August 20, 2017
How an Economic Study Works
One of the great pleasures of writing this column is explaining economic research results to readers who are experts at something other than economic research. After all, we are all experts at something, and if my wife is to be trusted on these matters, most subjects are more interesting than economics. This week I thought I’d try to explain how economists use theories and data to learn something about the world. My example will be the often timely gender wage gap.
Everyone knows the statistic that women earn roughly 72 cents for every dollar men earn. Is this evidence of gender discrimination at work? Theory and common sense pretty clearly suggest that education, job tenure, occupation and effort also influence how much we earn. Thus, there may be more to the story than discrimination. So, if we have data on hundreds of people, we could use fairly straightforward statistical models to determine which of these things mattered most.
This approach may also tell us what doesn’t matter. Because the scientific method really only disproves relationships, proof only occurs after repeated efforts to disprove something fails.
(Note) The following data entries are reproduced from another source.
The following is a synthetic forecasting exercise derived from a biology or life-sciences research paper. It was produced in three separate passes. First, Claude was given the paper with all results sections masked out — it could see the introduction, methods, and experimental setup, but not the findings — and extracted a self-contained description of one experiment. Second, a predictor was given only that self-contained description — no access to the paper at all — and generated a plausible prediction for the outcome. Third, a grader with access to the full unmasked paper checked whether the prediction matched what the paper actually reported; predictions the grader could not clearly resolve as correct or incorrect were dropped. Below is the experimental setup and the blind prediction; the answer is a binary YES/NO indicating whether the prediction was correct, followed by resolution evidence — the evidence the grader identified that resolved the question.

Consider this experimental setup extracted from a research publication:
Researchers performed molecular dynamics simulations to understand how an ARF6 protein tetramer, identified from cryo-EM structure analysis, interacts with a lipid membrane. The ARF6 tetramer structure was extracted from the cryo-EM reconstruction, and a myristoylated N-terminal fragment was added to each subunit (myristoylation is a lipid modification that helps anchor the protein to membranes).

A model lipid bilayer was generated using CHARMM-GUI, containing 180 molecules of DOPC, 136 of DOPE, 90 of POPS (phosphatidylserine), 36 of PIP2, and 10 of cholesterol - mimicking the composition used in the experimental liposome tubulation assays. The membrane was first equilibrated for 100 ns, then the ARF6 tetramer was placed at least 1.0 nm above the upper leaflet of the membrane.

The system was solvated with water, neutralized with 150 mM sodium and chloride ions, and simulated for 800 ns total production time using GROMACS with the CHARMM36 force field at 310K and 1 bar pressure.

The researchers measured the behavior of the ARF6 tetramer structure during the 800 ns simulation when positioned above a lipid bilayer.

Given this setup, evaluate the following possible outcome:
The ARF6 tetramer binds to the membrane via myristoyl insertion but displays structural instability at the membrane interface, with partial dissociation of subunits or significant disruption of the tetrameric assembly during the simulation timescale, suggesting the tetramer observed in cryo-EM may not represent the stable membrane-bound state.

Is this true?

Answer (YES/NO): NO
Now, it turns out that some of these things are easy to measure, like gender, age, and education, while effort might be nearly impossible to count. That’s fine though, because the typical statistical techniques can account for the size of unmeasured effects. Even more useful is the model’s ability to account jointly for two variables that are related. For that, it is best to go right to an example.
In a simple model, we might wish to test whether wages and gender were correlated, while separately testing whether wages and education were correlated. In these cases, we find that, on average, women make less than men and, separately, we find that better educated people earn more. Then combining gender and education, the effect of education grows, and the effect of gender shrinks. But, the overall model leaves less unexplained variation in wages. It is still a very incomplete picture of the issue.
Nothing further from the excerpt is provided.